Friday, October 19, 2012

Forza Horizon Review

When I think of racing games for the Xbox 360 in recent years, there are only two real options. If you want an arcade racer you go and pick up Need for Speed Hot Pursuit by Criterion and simulation buffs will go straight to Forza Motorsport 4. While EA have successfully made a semi-successful jump to the simulation genre with the Shift series, no one has really attempted to merge the two genres together. If anyone should be put to the task, why not the newly formed Playground Games which is created from the best of racing developers past. These people have come from studios such as Codemasters, Bizarre and Criterion, and have been let free on the Forza engine to create the game Test Drive Unlimited 2 aimed to be. I wasn't sure if the Forza mechanics would work in an open world, but this truly is the complete package.


Forza Motorsport 4 was a technical marvel, the lighting effects and sheer beauty of the game made it possibly the best game I have ever seen. You could swear it is a next-gen title with not only the look of the car against the environment, but also the environment itself. As amazing as it was, the environments were limited to the amount of tracks in the game. This doesn't even close to the amount of detail needed for an open world game and I was interested to see how much they would squeeze in to Horizon. You could probably forgive Playground Games if the Horizon festival was made of areas that had a slight tendency to repeat themselves, or if the exquisite lighting and reflections from Forza 4 weren't incorporated into this game. The fact that the same high level of Forza 4 is in Horizon is amazing, adding even more features absolutely blows my mind away though.

Driving through the many different environments of Horizon is spectacular. You will go from the epicentre of the Horizon festival which is bustling with life to beautiful areas that all present something unique to the area. One direction may take you through large canyons, another area will have you winding your way through a lush forest area with leaves falling on the road as you zip past. All areas seem packed with life as normal cars are on the road, as well as fellow racers that, like you, ignore common road rules such as speed limits and staying in your lane.

Cars look absolutely stunning in the different environments. The fading light in the distance gleams off the hood of your brand new Dodge Viper as it zips in and out of the darkness provided by the cliff you are driving alongside. Not only has detail been expertly crafted in the foreground, but also the backdrop to the Horizon festival is spectacular. Driving back to the main hub at night will let you see the fireworks show going off as you approach the party. Yes, thats right, for the first time ever in Forza there is a day/night cycle. The amazing scenic view provided at night is more than just the light from your car. Everything about the graphics is top notch and after this there is no real excuse for other developers to have shortcomings in open world racing games. Test Drive might have made us accept drops in quality for quantity, but Forza proves the impossible.

The Horizon festival is not only about fast cars, but there is a strong musical vibe to the entire event. It is great to see that the developers have incorporated this aspect into the game as the bass pumping opening to the game really had me raring to get into the swing of things. The music isn't the centre of things though so I'll cover the cars first. All the amazing sounds from Forza Motorsport 4 are back to shake your living room as you fire up a beastly car. Each car sounds unique and so realistic its not funny. No game can come close in comparison to the authenticity provided by Forza's sound.

+ + + +

Given exercise
Reproduce word for word the part of the Forza Horizon review above that opens with the words containing "Friday, October 19, 2012" and closes with "the complete package.".

Provided records
+ + + +

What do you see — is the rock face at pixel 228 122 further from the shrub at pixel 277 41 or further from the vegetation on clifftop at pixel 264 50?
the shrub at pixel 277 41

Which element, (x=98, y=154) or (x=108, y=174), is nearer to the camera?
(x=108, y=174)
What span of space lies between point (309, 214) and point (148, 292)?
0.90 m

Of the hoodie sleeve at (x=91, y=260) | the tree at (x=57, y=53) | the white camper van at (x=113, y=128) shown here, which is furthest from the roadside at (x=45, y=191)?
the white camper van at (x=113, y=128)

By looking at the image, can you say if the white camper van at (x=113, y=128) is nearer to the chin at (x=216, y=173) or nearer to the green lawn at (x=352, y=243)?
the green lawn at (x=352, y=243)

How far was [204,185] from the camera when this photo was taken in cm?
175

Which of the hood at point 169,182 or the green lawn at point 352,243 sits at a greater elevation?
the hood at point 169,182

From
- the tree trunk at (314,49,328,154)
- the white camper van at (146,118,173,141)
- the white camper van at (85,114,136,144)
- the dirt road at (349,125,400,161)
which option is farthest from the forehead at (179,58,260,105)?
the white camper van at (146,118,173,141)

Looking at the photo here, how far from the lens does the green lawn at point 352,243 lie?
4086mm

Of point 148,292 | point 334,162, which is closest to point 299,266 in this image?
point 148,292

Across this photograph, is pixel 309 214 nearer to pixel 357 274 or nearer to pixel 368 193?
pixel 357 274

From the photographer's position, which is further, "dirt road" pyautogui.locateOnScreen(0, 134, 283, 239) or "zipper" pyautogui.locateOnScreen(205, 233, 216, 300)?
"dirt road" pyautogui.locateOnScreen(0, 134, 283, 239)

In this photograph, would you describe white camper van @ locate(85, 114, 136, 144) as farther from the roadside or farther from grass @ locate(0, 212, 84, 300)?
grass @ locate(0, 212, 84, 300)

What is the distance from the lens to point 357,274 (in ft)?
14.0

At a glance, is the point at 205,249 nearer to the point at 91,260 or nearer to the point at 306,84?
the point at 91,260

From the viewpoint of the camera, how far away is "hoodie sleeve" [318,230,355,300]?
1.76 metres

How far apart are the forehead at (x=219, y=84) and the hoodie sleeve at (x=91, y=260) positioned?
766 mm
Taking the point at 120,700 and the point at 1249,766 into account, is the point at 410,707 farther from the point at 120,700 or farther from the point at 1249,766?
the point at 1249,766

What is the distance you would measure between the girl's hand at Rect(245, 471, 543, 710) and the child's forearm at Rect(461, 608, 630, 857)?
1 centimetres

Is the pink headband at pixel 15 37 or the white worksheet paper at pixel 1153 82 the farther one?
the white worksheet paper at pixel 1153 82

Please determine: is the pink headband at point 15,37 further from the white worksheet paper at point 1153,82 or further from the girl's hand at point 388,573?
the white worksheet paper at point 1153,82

+ + + +

Full output
Friday, October 19, 2012

Forza Horizon Review

When I think of racing games for the Xbox 360 in recent years, there are only two real options. If you want an arcade racer you go and pick up Need for Speed Hot Pursuit by Criterion and simulation buffs will go straight to Forza Motorsport 4. While EA have successfully made a semi-successful jump to the simulation genre with the Shift series, no one has really attempted to merge the two genres together. If anyone should be put to the task, why not the newly formed Playground Games which is created from the best of racing developers past. These people have come from studios such as Codemasters, Bizarre and Criterion, and have been let free on the Forza engine to create the game Test Drive Unlimited 2 aimed to be. I wasn't sure if the Forza mechanics would work in an open world, but this truly is the complete package.